We have demonstrated design, synthesis, and biological evaluation of apratoxin A mimetics. In the first generation, the moCys moiety was replaced with seven simple amino acids as their 3D structures can be similar to that of apratoxin A. Apratoxins M1–M7 were synthesized using solid-phase peptide synthesis and solution-phase macrolactamization. Apratoxin M7, which contains a piperidinecarboxylic acid moiety, exhibited potent cytotoxicity against HCT-116 cells.

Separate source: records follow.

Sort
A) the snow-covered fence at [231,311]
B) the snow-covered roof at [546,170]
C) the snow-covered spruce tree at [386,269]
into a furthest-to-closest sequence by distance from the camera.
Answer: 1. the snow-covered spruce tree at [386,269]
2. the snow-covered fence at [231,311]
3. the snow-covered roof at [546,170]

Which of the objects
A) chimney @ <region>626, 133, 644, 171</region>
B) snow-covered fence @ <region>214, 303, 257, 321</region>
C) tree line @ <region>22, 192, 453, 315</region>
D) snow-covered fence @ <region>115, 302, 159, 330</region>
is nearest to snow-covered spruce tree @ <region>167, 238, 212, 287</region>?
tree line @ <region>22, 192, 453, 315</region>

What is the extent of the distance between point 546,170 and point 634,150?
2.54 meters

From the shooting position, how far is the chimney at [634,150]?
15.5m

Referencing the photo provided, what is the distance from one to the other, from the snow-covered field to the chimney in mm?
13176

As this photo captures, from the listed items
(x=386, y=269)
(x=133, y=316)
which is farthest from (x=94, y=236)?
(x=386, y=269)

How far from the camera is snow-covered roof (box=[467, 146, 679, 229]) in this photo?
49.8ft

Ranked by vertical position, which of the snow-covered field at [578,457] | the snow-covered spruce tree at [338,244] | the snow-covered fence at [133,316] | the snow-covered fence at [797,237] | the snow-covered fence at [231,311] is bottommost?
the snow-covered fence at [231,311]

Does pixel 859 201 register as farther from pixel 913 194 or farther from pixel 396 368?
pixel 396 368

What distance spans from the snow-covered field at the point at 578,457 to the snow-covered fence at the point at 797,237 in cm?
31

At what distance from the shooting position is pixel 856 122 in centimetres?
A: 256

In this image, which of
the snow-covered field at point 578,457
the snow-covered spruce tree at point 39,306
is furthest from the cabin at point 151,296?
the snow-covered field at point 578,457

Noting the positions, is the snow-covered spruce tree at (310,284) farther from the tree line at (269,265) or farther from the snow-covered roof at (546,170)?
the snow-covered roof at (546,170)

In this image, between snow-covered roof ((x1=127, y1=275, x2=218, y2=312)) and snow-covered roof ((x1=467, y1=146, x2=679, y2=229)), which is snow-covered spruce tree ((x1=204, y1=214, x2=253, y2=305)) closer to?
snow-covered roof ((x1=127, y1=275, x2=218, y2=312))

In the second generation, substitution of each amino acid residue in the tripeptide Tyr(Me)–MeAla–MeIle moiety in apratoxin M7 led to the development of the highly potent apratoxin M16 possessing biphenylalanine (Bph) instead of Tyr(Me), which exhibited an IC₅₀ value of 1.1 nM against HCT-116 cells. Moreover, compared to apratoxin A, apratoxin M16 exhibited a similarly high level of growth inhibitory activity against various cancer cell lines. The results indicate that apratoxin M16 could be a potential candidate as an anticancer agent.

中文翻译：

---

基于构象的设计和合成α，β-不饱和噻唑啉部分的Apratoxin A模拟物

我们已经证明了拟毒素A模拟物的设计，合成和生物学评估。在第一代中，moCys部分被七个简单的氨基酸取代，因为它们的3D结构可以与Apratoxin A相似。ApratoxinsM1-M7是通过固相肽合成和溶液相大内酰胺化作用合成的。含有哌啶羧酸部分的Apratoxin M7对HCT-116细胞表现出强力的细胞毒性。在第二代，Apratoxin M7的三肽Tyr（Me）–MeAla–MeIle部分中的每个氨基酸残基的取代导致开发了具有联苯丙氨酸（Bph）而不是Tyr（Me）的高效Apratoxin M16，其表现出IC ₅₀对HCT-116细胞的检测值为1.1 nM。此外，与Apratoxin A相比，Apratoxin M16对各种癌细胞系表现出相似的高水平的生长抑制活性。结果表明，Apratoxin M16作为抗癌剂可能是潜在的候选药物。